In 1988, the Soviet Union launched Fobos-1 and -2, Mars orbiters with small vehicles intended to land on Phobos. Selivanov and Gektin's team designed a 28 kilogram optico-mechanical camera, similar in basic design to the Mars-5/Venera-9 linear cameras. Called TERMOSKAN, the camera contained two detectors: One for 600-950 nm returned images in the red and near-infrared range. The other, cooled by liquid nitrogen, imaged the thermal infrared wavelengths from 8.5 to 12 μm. Seen above is the third of four scans around the equator of Mars, 512×3100 pixels, from Olympus Mons to the Valles Marineris



The spacecraft was 3-axis stabilized, with the TERMOSKAN camera pointed away from the Sun. A moving mirror scanned one dimension at 512 pixels/line and 1 line/second. The nearly circular orbit of the spacecraft moved the camera in a swath across the illuminated face of the planet. The faint horizontal streak is the shadow of Phobos, following the spacecraft's orbit.

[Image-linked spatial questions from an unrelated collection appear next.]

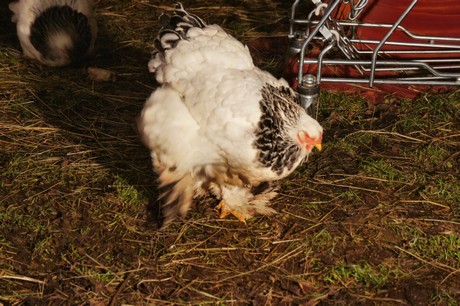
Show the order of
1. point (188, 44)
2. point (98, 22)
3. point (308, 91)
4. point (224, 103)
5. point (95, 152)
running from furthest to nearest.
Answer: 1. point (98, 22)
2. point (95, 152)
3. point (308, 91)
4. point (188, 44)
5. point (224, 103)

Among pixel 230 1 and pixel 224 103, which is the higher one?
pixel 224 103

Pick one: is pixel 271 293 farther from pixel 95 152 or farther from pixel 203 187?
pixel 95 152

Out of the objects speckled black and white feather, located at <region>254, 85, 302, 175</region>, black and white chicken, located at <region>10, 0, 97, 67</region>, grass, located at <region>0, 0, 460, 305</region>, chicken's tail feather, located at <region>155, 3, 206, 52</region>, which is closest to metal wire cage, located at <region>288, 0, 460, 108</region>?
grass, located at <region>0, 0, 460, 305</region>

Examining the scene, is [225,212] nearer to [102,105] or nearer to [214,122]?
[214,122]

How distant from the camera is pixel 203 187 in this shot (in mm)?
2156

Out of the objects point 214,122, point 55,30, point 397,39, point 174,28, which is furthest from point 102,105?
point 397,39

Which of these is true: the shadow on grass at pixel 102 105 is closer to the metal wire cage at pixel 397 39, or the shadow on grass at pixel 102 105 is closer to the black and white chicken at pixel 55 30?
the black and white chicken at pixel 55 30

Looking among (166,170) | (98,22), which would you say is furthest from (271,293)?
(98,22)

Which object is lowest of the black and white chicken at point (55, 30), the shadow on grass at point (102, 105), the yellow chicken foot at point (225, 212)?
the yellow chicken foot at point (225, 212)

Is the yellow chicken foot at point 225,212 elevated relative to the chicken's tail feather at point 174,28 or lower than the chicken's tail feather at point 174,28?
lower

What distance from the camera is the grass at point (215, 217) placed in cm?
194

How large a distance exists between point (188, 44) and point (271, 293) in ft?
2.83

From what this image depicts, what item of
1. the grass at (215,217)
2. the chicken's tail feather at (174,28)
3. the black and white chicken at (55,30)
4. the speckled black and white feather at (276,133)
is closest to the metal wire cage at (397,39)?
the grass at (215,217)

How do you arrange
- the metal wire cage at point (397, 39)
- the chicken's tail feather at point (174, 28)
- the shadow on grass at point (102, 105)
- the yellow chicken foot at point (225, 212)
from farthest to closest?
1. the metal wire cage at point (397, 39)
2. the shadow on grass at point (102, 105)
3. the yellow chicken foot at point (225, 212)
4. the chicken's tail feather at point (174, 28)
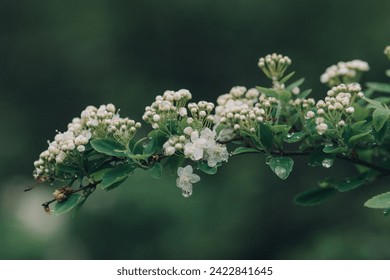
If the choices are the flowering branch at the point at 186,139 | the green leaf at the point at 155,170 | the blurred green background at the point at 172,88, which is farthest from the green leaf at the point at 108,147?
the blurred green background at the point at 172,88

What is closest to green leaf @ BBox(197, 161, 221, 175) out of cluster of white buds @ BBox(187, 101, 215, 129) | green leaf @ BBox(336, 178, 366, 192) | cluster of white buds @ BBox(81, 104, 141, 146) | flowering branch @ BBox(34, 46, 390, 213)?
flowering branch @ BBox(34, 46, 390, 213)

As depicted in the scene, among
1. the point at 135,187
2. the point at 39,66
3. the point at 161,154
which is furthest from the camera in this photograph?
the point at 39,66

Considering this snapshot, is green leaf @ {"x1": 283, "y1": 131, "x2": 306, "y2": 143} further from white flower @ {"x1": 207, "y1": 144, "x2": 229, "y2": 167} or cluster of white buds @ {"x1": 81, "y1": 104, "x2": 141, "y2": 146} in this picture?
cluster of white buds @ {"x1": 81, "y1": 104, "x2": 141, "y2": 146}

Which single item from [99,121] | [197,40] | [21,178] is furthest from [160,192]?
[99,121]

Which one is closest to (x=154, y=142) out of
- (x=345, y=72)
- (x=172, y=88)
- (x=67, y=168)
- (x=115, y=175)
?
(x=115, y=175)

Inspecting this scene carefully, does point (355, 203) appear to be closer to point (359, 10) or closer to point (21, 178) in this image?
point (359, 10)

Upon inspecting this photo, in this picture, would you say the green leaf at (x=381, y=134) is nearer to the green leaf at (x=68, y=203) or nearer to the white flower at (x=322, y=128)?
the white flower at (x=322, y=128)

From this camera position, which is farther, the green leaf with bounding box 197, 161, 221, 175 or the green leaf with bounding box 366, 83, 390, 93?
the green leaf with bounding box 366, 83, 390, 93
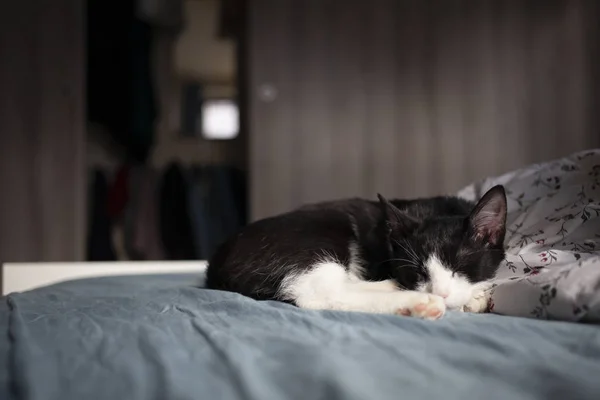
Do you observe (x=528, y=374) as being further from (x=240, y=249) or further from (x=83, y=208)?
(x=83, y=208)

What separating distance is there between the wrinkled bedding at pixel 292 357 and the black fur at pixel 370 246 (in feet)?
0.68

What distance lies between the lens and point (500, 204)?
1.14 m

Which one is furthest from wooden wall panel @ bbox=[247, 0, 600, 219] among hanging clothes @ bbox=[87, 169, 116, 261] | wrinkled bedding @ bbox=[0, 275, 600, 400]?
wrinkled bedding @ bbox=[0, 275, 600, 400]

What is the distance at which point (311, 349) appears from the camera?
0.73m

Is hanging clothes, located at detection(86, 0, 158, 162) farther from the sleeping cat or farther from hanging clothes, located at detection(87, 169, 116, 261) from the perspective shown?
the sleeping cat

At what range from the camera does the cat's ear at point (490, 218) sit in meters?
1.12

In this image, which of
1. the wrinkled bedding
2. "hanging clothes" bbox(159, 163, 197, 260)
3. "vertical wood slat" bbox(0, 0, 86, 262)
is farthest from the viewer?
"hanging clothes" bbox(159, 163, 197, 260)

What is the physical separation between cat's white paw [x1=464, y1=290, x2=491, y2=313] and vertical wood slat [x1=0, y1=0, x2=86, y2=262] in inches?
93.3

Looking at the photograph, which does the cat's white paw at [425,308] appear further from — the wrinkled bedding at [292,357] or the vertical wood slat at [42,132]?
the vertical wood slat at [42,132]

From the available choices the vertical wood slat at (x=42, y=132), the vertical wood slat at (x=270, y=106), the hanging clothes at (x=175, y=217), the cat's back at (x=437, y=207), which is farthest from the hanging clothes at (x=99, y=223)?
the cat's back at (x=437, y=207)

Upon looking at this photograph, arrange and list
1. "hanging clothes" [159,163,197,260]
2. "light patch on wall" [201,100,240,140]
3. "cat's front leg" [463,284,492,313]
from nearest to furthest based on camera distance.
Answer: "cat's front leg" [463,284,492,313] → "hanging clothes" [159,163,197,260] → "light patch on wall" [201,100,240,140]

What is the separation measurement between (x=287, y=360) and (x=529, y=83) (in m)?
2.97

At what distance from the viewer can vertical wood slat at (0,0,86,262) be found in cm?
280

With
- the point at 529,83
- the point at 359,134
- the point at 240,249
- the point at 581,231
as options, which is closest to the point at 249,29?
the point at 359,134
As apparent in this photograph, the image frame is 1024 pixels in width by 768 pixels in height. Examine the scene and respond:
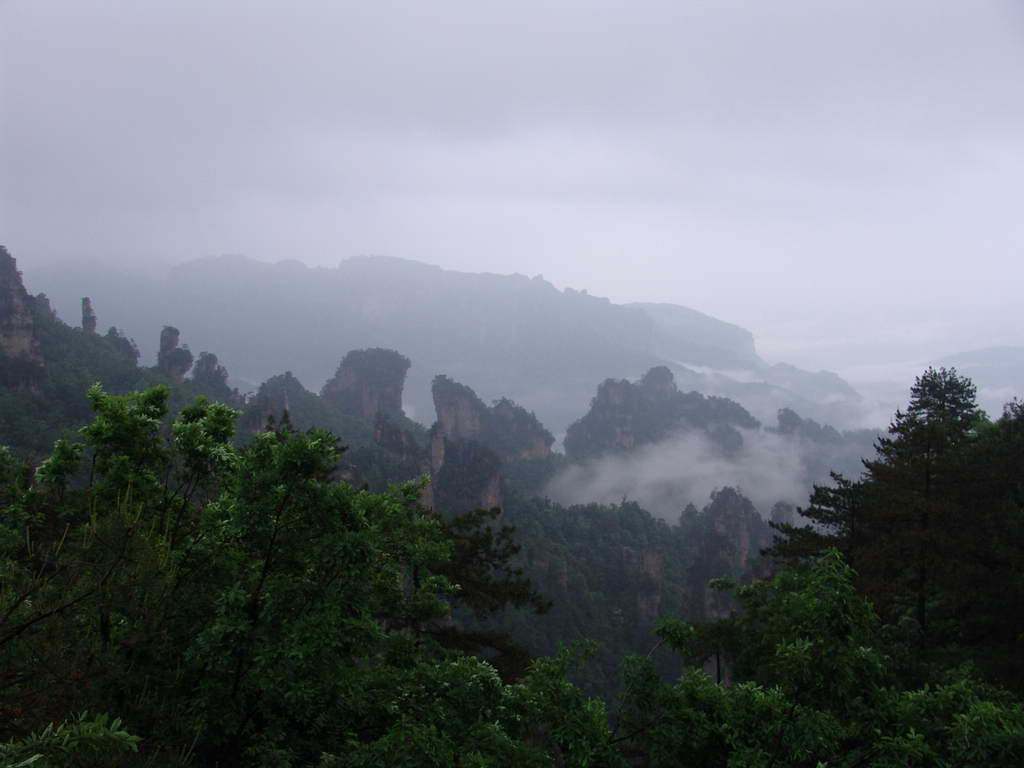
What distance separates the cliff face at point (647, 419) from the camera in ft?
507

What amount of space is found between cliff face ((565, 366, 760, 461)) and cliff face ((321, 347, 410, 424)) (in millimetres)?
47455

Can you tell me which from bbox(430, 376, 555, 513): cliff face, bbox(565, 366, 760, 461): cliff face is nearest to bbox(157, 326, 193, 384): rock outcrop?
bbox(430, 376, 555, 513): cliff face

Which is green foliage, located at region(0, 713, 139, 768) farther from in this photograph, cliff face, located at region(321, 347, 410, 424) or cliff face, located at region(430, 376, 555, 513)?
cliff face, located at region(321, 347, 410, 424)

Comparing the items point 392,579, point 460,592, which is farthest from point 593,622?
point 392,579

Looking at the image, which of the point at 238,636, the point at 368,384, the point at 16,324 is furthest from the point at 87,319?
the point at 238,636

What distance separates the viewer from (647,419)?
16275 cm

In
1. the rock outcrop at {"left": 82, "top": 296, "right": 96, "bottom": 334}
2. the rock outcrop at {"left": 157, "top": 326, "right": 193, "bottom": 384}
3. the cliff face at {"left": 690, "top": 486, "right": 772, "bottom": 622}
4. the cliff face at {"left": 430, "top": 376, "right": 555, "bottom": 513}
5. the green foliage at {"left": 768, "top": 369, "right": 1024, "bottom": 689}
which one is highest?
the rock outcrop at {"left": 82, "top": 296, "right": 96, "bottom": 334}

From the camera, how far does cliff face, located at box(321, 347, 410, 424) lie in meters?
135

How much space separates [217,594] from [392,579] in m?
3.96

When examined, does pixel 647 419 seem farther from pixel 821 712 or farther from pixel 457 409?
pixel 821 712

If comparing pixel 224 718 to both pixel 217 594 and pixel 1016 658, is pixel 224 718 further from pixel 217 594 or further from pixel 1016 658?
pixel 1016 658

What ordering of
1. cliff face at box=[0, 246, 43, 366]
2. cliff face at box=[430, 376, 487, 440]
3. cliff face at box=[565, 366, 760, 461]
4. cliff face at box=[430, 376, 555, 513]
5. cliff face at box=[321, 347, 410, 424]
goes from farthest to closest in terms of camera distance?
cliff face at box=[565, 366, 760, 461]
cliff face at box=[321, 347, 410, 424]
cliff face at box=[430, 376, 555, 513]
cliff face at box=[430, 376, 487, 440]
cliff face at box=[0, 246, 43, 366]

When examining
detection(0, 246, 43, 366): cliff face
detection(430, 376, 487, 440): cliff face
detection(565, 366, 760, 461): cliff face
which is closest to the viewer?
detection(0, 246, 43, 366): cliff face

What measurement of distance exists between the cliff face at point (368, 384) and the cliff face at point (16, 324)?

Above is a full sized section from the second scan in the far infrared. With 1.8 km resolution, the Fobos-2 images are several times higher resolution than the recent thermal IR images from Mars Global Surveyor. Each scan line consists of 384 pixels of image and 128 pixels of calibration data (which has been omitted). A later version of the camera was installed on Mars-96, which was destroyed in a launch mishap

Linear optical-mechanical cameras have been applied to non-military Earth observation satellites. In the early 1970s, two scanners were developed by Selivanov's team, for the Meteor weather satellites: MSU-M scanned 4 lines/sec by oscillating mirror (similar to the Mars-5 camera). It swept a 3000 km swath at four bands in the visible and infrared. MSU-S scanned 48 lines/sec by spinning prism (similar to the Luna-19 camera). It swept out a 2000 km swath with 240 meter resolution, in two spectral bands.

The two images above show images gathered from MIR in the 1990s. The latest spinning-prism scanner, the MSU-SK, has been installed on Meteor-3M, Okean and Resurs-O satellites, as well as the MIR space station. It sweeps out a 600 km wide swath with an arc-shaped scan, returning up to 4756 pixels/line. It is combined with the MSU-E push-broom camera, which uses three 2048-element linear CCD sensors. The MSU-E returns 200 lines/sec in a 45 - 78 km swath, running down the center of the MSU-SK image. A 24-bit image is returned, consisting of three channels selected from the set of 5 spectral bands on the MSU-SK and 3 bands on MSU-E.